The main goal of LYRA is creating a system capable of quickly transferring money from entity A to entity B without a central authority in the middle, i.e. making unconditional, permissionless, instant payments. To eliminate any false expectations from the beginning: such a transfer is only possible with digitized money like crypto. Whenever “traditional” form of payment is involved (cash, plastic card, bank account), it must be digitized (for A) and de-digitized (for B) using semi-centralized or decentralized entities such as exchanges or brokers. At first glance, this is a serious limitation. But looking from a historic perspective, assuming crypto will supersede traditional forms of money handling, such a system eventually will become fully decentralized.

Currencies vs Payment Systems

People often confuse between currency and payment system. Currency is Money. Payment System is a mechanism that allows currency to change the owner (transacting). US dollar is currency. Euro is currency. US dollar bills and coins (cash, banknotes) are a payment system that enables face to face transactions. Visa and Mastercard are payment systems that enable non-cash, electronic transactions. PayPal is a payment system that allows to safely transact online. Bitcoin is native online currency (cryptocurrency, or simply crypto), with basic “built-in” payment system that allows to process Bitcoin transactions online. There are many other crypto in existence. The world doesn’t need another currency, but it needs a permissionless, secure, private, fast, and convenient payment system that would be able to process payments and transfers both online and in brick-and-mortar stores, in various currencies and cryptocurrencies. Only decentralized payment systems can provide absolute privacy, highest security, and undiscriminating access to buyers and merchants. Not to mention the fact that only decentralized payment systems can operate decentralized cryptocurrencies without reducing the value of their fundamental properties.

Traditional Payment Systems vs Cryptocurrencies

Traditional payment systems operate with existing, established currencies, which allows them to focus solely on the payment processing domain. Crypto payment systems, in addition to payment systems, have a burden of taking care of their own underlying currency - something that is usually being taken care of by national governments, banks, or huge communities such as Bitcoins and financial corporations. As a result - inconvenient, slow, insecure payment system, or illiquid, volatile currency, or both.

Lyra vs Traditional and Crypto Payment Systems

Unlike other crypto, Lyra is a pure payment system which does not have any “built-in” underlying currency or token. Special Lyra Starter Token is created and used to fund the initial development and kick-off the delegated proof-of-stake voting and authorization mechanisms on the initial stage of the project. Like traditional payment systems, Lyra operates with existing currencies, so it is completely free of monetary policies, volatility, and other concerns not related to the payment processing domain. As a result, Lyra has characteristics that are difficult or impossible to achieve using mono-cryptocurrency systems: high speed, virtually unlimited scalability, and versatility of payment methods. What differentiates it from traditional payment systems, however, is decentralization, which opens a pandora box of priceless features: undiscriminated permissionless access, security, privacy, low fees, open participating economy, and more.

Exercise directions =>
Answer these questions using the passage on LYRA above.
1. With what kind of money is a transfer without a central authority possible?
2. Which payment systems enable non-cash, electronic transactions?
3. What token funds LYRA's initial development?

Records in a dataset
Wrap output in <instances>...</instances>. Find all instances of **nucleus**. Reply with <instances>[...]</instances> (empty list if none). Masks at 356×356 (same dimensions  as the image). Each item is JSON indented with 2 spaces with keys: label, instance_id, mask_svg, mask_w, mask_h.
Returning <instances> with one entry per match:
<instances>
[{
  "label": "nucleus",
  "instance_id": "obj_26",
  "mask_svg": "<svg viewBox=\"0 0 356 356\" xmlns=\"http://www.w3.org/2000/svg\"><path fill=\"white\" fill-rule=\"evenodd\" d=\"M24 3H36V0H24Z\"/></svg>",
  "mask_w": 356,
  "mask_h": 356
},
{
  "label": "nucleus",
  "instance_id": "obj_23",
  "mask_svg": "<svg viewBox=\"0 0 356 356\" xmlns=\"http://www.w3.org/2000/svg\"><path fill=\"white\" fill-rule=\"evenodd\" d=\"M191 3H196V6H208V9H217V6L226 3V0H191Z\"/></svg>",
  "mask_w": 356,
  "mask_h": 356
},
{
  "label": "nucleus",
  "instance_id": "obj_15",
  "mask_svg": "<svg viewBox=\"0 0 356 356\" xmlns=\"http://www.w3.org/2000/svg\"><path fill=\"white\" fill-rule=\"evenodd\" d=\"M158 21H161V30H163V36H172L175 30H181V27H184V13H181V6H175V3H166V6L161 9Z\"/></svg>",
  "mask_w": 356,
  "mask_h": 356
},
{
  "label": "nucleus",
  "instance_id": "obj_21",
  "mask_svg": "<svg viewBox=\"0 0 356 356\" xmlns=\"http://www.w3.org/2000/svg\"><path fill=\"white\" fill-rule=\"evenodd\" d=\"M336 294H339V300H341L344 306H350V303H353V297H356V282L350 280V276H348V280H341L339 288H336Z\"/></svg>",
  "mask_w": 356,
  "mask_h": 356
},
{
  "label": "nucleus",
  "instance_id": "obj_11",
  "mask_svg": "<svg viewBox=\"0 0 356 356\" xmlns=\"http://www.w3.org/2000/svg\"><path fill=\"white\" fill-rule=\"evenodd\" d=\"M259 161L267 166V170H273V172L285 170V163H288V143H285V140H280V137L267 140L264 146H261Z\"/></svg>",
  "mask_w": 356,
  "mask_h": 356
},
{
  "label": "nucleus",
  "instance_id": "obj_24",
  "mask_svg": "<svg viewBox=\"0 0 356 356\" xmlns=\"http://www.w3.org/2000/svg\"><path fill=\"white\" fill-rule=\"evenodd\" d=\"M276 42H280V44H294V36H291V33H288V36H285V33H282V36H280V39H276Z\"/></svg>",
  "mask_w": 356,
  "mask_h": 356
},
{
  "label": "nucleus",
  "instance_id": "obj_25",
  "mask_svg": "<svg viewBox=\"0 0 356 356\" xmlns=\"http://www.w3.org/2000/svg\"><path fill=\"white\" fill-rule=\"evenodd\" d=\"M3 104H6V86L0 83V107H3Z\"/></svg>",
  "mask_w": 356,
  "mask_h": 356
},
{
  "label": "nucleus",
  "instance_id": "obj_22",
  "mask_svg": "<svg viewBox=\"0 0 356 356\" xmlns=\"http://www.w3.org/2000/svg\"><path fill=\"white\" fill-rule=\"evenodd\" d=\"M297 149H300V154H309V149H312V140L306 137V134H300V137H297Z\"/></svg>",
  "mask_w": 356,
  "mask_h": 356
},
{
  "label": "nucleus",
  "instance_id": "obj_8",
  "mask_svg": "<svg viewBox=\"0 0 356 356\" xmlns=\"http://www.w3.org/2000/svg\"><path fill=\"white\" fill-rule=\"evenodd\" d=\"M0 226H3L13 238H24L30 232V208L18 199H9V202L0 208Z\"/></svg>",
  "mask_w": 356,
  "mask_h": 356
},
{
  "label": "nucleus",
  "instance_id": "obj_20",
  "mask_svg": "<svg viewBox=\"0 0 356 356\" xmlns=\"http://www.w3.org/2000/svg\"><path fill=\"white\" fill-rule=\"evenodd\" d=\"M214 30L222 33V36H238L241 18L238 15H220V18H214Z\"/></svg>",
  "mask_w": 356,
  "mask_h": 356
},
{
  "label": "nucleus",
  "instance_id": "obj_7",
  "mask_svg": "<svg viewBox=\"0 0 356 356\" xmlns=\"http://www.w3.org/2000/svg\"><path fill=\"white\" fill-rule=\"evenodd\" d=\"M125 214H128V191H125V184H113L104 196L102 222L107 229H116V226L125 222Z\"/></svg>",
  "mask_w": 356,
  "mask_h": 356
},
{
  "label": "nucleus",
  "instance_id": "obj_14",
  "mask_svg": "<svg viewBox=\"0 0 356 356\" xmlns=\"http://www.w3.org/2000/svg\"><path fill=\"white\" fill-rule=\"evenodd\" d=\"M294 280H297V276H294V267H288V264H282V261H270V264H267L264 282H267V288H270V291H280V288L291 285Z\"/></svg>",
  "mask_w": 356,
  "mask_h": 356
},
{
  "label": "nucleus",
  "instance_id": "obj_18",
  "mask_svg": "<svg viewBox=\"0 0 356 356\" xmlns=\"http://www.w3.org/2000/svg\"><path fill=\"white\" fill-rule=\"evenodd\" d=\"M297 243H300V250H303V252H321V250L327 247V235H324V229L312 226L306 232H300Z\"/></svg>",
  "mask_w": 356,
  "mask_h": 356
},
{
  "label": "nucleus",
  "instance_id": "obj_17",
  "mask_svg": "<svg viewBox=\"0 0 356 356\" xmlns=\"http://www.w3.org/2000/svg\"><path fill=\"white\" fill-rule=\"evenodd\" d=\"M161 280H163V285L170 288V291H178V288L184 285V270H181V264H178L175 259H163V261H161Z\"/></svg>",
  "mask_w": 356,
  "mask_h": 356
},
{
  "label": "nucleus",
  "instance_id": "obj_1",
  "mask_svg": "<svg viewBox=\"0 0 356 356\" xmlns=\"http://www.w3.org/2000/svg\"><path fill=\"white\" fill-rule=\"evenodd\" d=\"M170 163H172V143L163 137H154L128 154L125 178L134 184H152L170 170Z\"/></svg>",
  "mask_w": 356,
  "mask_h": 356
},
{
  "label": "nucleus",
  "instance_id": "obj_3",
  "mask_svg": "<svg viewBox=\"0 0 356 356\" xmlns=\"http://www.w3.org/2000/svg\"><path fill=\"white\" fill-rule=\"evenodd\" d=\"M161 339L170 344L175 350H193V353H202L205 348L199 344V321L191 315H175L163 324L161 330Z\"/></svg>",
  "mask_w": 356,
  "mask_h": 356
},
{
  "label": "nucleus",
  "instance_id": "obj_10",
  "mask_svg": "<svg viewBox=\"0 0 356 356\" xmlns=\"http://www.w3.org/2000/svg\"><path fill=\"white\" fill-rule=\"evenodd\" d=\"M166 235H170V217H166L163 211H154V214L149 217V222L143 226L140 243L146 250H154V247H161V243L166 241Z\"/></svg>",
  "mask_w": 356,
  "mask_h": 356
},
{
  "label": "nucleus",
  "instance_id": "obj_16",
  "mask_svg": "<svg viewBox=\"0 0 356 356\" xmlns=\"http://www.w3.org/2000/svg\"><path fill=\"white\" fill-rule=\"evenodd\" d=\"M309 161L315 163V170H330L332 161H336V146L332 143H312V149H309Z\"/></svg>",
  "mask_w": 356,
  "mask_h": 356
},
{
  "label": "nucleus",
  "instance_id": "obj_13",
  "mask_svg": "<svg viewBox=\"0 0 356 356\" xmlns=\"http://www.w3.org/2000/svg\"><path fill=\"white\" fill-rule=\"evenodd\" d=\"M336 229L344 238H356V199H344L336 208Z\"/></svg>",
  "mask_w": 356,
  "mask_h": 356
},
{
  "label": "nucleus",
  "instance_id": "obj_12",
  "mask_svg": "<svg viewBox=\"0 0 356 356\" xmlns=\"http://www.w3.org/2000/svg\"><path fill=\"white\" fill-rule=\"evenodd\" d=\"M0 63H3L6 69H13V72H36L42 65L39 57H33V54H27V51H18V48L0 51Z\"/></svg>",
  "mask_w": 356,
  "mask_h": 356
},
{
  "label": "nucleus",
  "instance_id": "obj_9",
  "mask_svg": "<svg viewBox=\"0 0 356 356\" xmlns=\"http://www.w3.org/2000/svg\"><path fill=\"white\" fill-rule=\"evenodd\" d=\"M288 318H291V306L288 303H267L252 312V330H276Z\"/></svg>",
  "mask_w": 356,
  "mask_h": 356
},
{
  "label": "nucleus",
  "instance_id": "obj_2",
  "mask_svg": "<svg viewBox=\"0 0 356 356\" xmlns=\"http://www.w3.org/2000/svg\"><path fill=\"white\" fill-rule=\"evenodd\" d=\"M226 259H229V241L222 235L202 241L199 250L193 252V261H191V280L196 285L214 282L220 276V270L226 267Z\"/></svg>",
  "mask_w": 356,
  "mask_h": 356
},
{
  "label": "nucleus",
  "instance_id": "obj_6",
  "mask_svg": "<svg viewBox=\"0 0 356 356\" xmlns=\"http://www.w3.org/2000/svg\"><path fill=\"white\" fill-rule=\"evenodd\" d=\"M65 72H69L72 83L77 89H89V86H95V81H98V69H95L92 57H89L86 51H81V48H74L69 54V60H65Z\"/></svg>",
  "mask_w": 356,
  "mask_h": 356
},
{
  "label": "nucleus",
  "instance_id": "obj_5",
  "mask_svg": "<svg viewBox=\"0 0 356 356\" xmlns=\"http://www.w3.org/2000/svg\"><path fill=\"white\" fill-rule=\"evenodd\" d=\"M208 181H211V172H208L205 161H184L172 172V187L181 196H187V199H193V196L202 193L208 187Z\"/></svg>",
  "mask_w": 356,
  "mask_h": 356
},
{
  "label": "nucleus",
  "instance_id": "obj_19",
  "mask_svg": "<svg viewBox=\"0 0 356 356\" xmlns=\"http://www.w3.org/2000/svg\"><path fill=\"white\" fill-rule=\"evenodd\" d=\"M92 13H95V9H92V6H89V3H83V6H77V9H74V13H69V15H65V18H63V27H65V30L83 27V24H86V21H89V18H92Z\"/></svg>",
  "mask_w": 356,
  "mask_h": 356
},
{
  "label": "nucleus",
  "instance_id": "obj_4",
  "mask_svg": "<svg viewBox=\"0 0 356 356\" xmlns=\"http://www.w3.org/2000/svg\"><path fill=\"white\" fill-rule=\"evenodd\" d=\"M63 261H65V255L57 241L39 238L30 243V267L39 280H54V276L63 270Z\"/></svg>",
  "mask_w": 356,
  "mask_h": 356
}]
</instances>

Completed exercise =>
1. Only digitized money, such as crypto.
2. Visa and Mastercard.
3. The Special Lyra Starter Token.